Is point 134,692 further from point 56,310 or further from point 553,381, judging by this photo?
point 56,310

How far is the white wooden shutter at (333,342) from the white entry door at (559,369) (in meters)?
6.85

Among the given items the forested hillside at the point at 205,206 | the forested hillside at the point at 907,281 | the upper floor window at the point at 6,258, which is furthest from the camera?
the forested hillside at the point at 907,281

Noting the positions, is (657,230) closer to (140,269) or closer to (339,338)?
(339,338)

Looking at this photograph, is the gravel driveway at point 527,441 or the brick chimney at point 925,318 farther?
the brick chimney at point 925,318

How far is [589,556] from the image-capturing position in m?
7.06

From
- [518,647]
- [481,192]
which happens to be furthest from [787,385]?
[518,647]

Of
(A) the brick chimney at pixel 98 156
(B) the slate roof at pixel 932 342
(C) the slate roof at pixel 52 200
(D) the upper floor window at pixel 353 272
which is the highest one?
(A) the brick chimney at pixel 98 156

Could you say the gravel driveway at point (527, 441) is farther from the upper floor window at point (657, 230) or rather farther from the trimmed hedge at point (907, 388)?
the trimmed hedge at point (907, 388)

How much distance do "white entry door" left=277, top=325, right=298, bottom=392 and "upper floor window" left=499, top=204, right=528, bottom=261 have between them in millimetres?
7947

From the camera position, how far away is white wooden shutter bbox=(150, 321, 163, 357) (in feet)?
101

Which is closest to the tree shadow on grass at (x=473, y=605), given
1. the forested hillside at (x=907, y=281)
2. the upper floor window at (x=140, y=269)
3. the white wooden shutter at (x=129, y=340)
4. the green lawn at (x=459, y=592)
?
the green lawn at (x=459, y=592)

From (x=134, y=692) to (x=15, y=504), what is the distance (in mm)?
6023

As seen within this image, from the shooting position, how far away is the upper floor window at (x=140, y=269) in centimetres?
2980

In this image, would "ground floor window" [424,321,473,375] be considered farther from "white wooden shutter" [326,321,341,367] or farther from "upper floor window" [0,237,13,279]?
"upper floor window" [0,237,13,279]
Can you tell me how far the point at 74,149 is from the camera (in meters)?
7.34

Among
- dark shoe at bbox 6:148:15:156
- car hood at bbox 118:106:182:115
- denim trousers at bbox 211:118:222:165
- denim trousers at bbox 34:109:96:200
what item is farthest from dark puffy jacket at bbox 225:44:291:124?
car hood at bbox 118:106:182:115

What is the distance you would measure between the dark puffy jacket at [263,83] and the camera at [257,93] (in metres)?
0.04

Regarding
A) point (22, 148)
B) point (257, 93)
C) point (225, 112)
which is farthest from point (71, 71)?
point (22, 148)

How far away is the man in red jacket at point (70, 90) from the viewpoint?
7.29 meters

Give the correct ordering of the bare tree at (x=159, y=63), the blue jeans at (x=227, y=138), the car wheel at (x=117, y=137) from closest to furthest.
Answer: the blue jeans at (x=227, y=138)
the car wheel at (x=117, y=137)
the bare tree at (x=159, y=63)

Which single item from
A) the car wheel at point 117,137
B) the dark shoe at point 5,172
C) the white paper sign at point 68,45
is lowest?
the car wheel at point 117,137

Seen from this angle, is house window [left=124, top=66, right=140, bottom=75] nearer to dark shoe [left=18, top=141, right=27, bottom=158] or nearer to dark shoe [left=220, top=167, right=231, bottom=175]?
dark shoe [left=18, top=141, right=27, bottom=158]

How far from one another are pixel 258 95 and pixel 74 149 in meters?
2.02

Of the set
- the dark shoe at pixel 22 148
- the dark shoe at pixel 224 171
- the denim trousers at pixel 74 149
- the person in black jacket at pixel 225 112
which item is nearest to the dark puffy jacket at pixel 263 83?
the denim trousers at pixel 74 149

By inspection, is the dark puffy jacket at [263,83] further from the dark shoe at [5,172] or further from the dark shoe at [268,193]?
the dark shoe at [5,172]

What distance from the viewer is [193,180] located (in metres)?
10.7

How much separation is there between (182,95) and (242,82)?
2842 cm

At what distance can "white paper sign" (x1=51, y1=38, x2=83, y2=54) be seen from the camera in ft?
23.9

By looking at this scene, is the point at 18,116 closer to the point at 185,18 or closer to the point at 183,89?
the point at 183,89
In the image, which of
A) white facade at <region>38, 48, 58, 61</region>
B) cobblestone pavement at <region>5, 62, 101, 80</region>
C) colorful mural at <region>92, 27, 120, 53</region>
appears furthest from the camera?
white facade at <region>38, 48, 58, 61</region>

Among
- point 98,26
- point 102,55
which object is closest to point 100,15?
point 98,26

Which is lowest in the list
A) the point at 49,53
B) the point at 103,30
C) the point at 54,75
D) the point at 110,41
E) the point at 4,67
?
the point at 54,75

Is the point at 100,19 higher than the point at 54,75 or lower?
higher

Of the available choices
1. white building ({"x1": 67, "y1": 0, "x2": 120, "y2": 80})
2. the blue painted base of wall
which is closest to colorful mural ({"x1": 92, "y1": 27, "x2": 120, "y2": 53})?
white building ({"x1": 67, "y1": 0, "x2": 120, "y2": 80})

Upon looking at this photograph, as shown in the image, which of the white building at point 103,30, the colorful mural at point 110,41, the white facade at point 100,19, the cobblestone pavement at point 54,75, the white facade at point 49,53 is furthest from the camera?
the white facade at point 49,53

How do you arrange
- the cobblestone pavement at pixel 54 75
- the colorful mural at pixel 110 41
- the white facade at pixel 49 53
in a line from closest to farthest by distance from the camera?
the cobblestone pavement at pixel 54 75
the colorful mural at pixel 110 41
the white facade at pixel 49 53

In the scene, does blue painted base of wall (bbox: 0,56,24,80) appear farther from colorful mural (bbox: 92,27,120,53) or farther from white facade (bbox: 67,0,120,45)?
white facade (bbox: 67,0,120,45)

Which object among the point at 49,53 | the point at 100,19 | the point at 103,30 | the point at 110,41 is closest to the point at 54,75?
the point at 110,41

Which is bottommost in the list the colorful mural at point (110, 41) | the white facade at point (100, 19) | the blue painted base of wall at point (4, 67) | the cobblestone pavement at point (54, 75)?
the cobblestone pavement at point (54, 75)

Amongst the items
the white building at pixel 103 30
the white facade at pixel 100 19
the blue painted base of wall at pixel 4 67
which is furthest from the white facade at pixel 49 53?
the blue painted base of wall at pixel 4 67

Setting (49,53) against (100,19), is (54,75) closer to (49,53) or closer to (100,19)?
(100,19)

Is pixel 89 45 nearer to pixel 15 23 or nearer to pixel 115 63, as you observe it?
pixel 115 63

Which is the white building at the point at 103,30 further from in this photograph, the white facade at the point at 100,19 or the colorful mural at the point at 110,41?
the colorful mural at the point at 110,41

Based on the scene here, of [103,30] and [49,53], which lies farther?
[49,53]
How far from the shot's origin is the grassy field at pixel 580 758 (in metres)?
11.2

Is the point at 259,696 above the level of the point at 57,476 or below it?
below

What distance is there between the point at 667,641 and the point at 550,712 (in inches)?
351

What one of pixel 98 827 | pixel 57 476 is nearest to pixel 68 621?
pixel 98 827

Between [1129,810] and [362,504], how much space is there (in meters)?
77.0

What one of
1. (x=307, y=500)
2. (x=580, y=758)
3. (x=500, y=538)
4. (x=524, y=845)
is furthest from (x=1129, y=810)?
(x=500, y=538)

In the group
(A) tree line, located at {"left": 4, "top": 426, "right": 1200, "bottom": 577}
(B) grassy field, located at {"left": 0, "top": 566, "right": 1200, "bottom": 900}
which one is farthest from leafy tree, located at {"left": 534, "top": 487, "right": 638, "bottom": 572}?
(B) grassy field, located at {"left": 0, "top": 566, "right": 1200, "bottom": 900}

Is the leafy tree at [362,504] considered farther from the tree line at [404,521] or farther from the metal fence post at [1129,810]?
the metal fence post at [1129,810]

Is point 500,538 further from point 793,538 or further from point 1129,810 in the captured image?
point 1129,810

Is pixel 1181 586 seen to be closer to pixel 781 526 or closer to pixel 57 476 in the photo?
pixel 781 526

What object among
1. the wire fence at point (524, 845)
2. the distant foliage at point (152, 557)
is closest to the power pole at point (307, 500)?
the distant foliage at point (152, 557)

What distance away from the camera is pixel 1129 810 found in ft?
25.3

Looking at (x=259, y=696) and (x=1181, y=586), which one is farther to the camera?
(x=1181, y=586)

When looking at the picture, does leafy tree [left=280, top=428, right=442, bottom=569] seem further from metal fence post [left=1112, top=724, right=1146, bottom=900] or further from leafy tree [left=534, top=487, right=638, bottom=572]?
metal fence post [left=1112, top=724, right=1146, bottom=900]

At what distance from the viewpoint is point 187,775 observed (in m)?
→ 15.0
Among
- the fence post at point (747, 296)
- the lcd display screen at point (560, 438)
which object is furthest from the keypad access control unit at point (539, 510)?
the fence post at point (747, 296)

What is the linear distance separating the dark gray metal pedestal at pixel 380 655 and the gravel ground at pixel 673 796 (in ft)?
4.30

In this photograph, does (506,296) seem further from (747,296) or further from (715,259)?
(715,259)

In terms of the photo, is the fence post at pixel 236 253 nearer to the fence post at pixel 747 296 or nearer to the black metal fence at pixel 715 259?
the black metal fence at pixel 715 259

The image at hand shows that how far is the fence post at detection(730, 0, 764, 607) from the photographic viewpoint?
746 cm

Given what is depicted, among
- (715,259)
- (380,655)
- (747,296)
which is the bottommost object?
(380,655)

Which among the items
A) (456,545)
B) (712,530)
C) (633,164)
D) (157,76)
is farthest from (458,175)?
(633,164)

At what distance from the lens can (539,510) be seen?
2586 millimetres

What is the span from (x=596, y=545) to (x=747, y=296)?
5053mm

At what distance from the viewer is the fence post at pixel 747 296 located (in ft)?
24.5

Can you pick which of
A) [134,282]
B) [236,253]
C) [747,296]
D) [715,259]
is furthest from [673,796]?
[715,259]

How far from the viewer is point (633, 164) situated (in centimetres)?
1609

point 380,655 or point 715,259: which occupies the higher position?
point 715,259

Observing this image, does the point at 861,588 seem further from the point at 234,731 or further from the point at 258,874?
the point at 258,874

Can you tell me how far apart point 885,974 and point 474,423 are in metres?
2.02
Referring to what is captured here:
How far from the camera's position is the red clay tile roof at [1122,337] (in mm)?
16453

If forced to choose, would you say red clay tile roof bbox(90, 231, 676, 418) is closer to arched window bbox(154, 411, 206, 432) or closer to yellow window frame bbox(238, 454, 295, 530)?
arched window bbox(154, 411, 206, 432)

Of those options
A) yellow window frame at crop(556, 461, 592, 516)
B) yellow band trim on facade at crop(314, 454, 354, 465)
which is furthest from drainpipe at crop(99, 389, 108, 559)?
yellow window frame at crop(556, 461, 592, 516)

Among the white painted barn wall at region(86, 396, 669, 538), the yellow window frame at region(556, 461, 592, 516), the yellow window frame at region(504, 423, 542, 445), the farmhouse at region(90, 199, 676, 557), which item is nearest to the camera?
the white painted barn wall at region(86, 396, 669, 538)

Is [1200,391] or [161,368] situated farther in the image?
|---|
Transcribe exactly, and only, the lines from the one bearing "If forced to" through the last line of the entries, counting both.

The response:
If forced to choose, would you say red clay tile roof bbox(90, 231, 676, 418) is closer to arched window bbox(154, 411, 206, 432) or closer to yellow window frame bbox(238, 454, 295, 530)?
arched window bbox(154, 411, 206, 432)

Of those options
A) yellow window frame at crop(556, 461, 592, 516)
B) yellow band trim on facade at crop(314, 454, 354, 465)
which is furthest from drainpipe at crop(99, 389, 108, 559)?
yellow window frame at crop(556, 461, 592, 516)

Among the white painted barn wall at region(86, 396, 669, 538), the yellow window frame at region(556, 461, 592, 516), the yellow window frame at region(504, 423, 542, 445), the farmhouse at region(90, 199, 676, 557), which item is nearest to the camera?
the white painted barn wall at region(86, 396, 669, 538)

Is [1200,391] or [161,368] situated farther in the image?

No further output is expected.